Reproduce the records exactly. Leave the pictures out.

Records drawn from a dataset:
+ + + + +

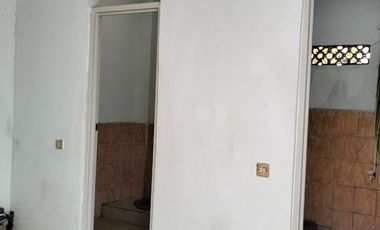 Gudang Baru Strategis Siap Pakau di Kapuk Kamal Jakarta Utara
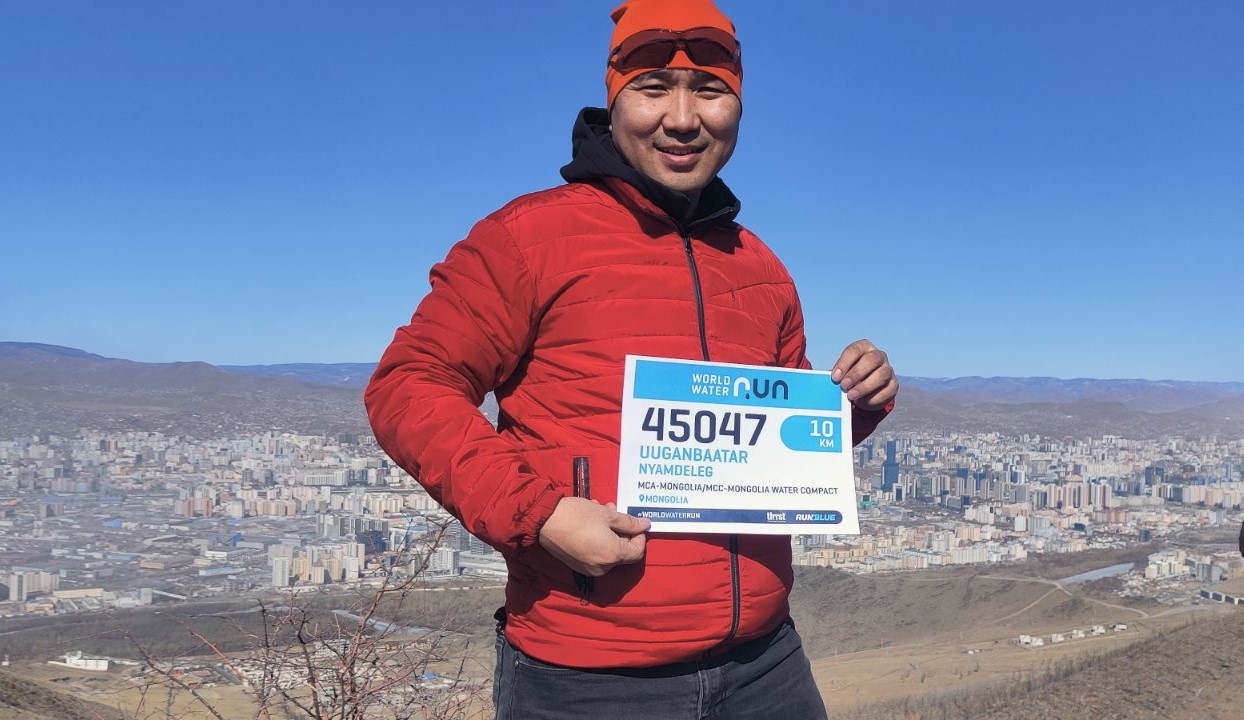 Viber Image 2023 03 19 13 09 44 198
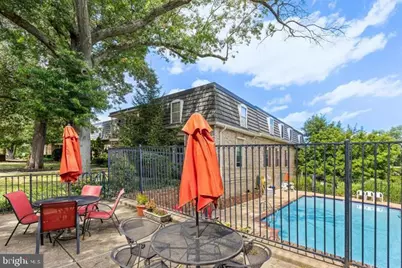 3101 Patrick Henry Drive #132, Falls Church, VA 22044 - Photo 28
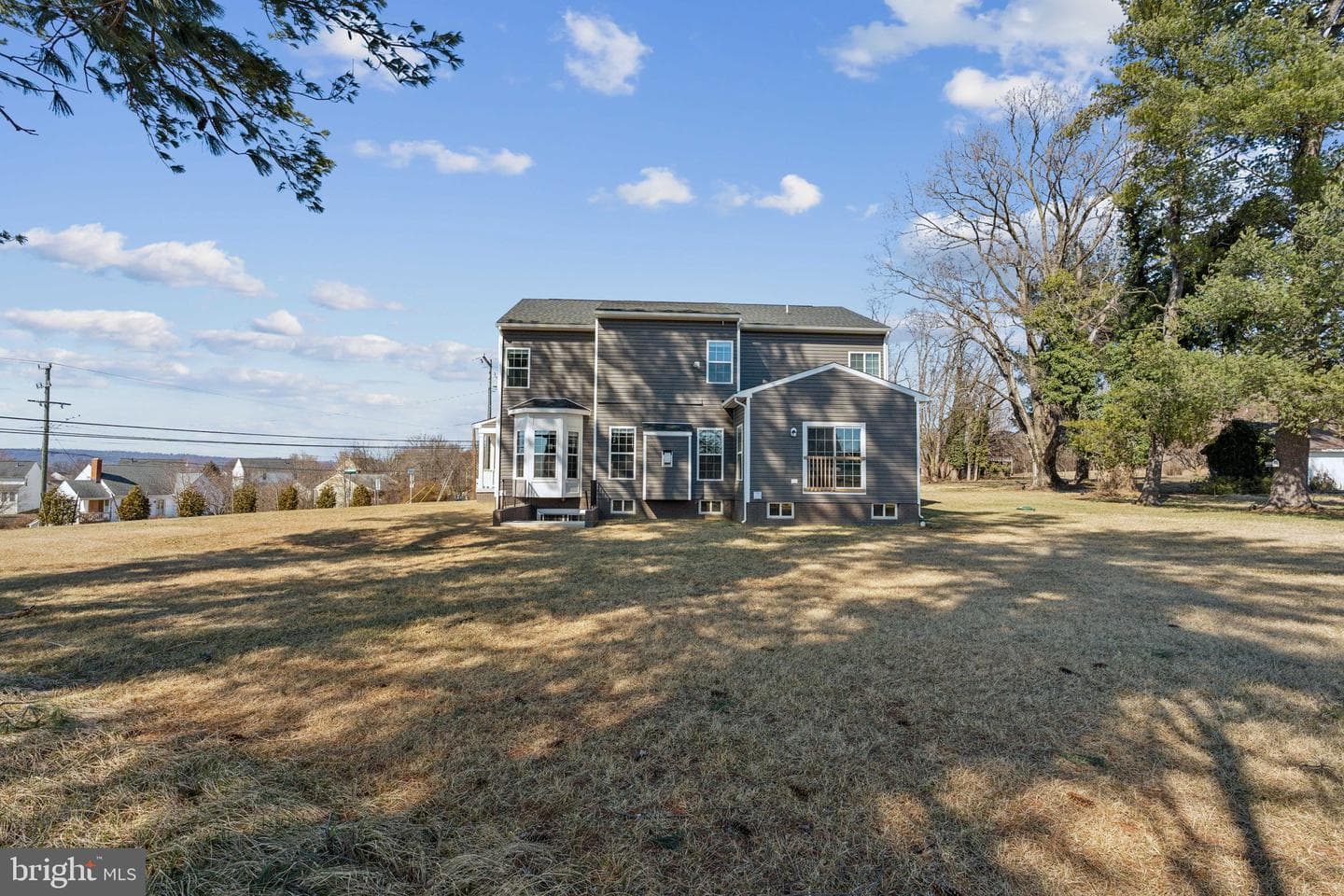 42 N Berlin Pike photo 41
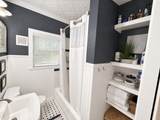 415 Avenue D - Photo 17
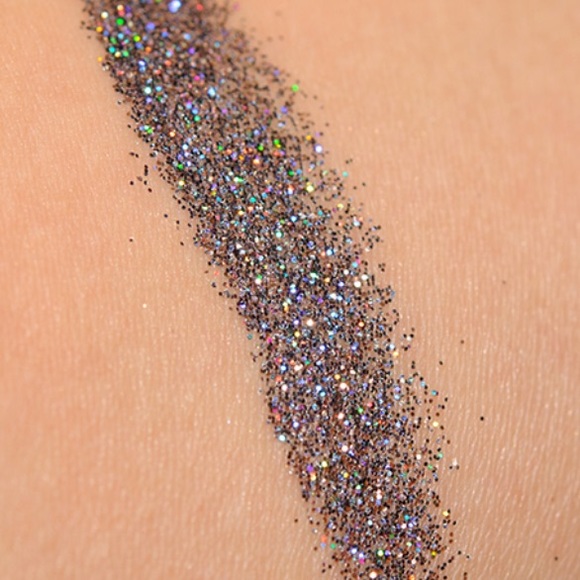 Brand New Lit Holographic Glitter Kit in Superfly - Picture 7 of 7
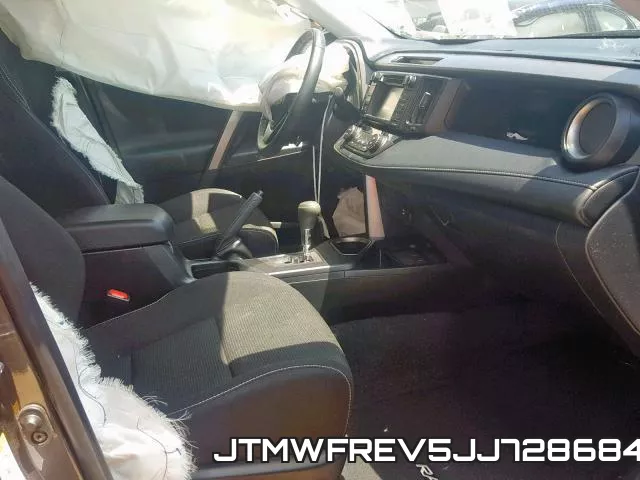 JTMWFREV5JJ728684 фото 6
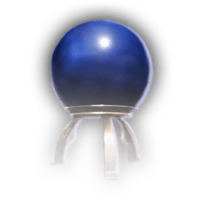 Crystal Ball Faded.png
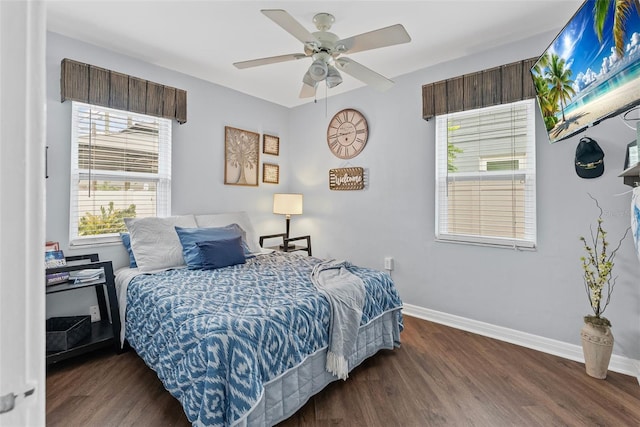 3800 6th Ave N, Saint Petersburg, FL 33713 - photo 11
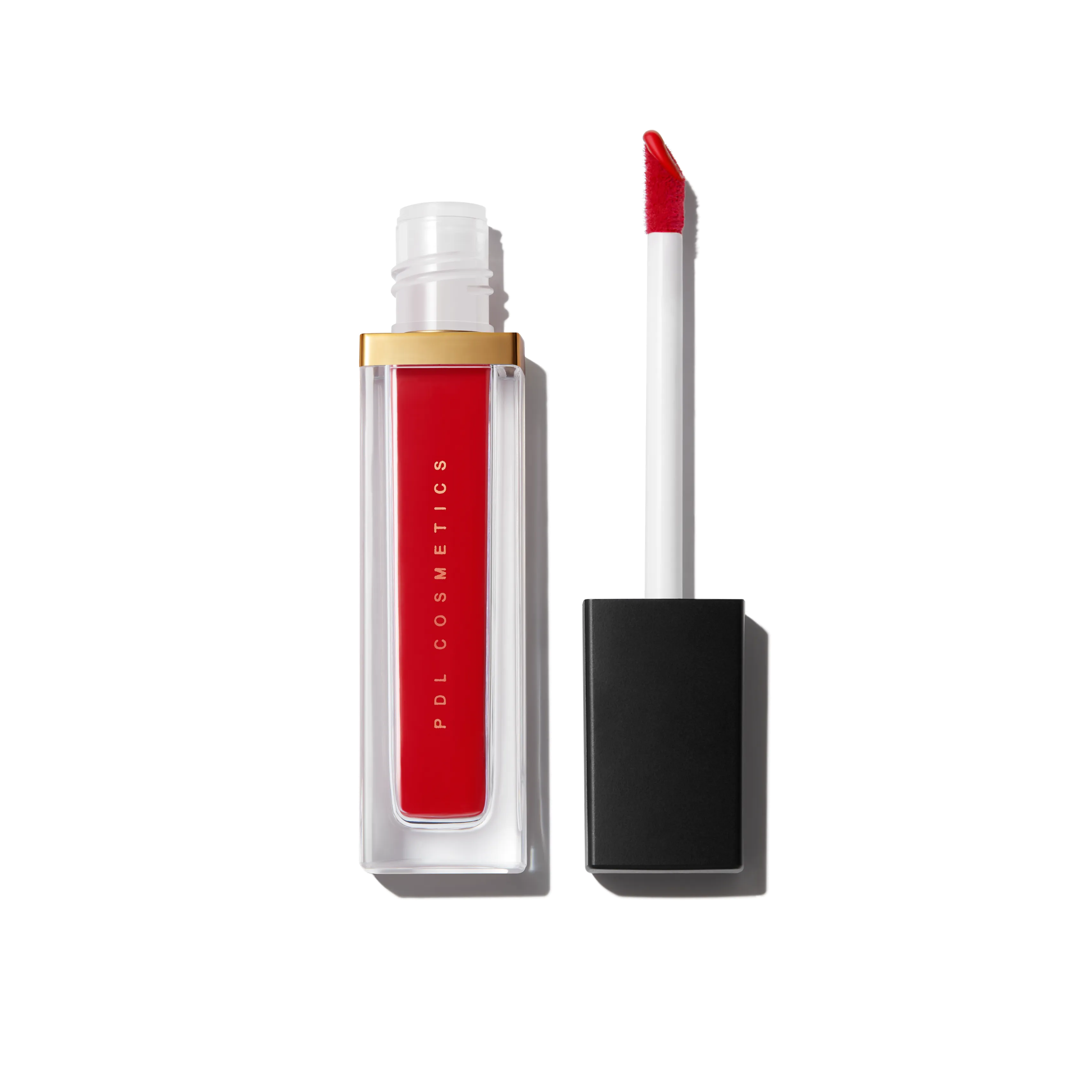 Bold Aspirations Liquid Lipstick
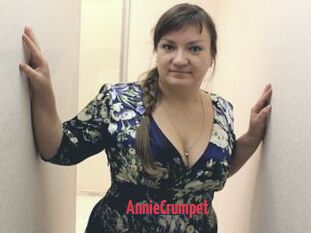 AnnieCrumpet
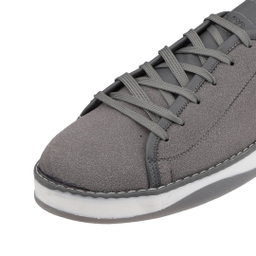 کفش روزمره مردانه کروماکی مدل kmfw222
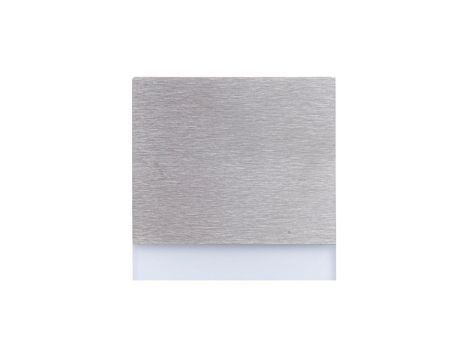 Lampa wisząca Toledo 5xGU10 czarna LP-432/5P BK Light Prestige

+ + + + +

> OUTPUT OF THE TASK:
 Gudang Baru Strategis Siap Pakau di Kapuk Kamal Jakarta Utara
 Viber Image 2023 03 19 13 09 44 198
 3101 Patrick Henry Drive #132, Falls Church, VA 22044 - Photo 28
 42 N Berlin Pike photo 41
 415 Avenue D - Photo 17
 Brand New Lit Holographic Glitter Kit in Superfly - Picture 7 of 7
 JTMWFREV5JJ728684 фото 6
 Crystal Ball Faded.png
 3800 6th Ave N, Saint Petersburg, FL 33713 - photo 11
 Bold Aspirations Liquid Lipstick
 AnnieCrumpet
 کفش روزمره مردانه کروماکی مدل kmfw222
 Lampa wisząca Toledo 5xGU10 czarna LP-432/5P BK Light Prestige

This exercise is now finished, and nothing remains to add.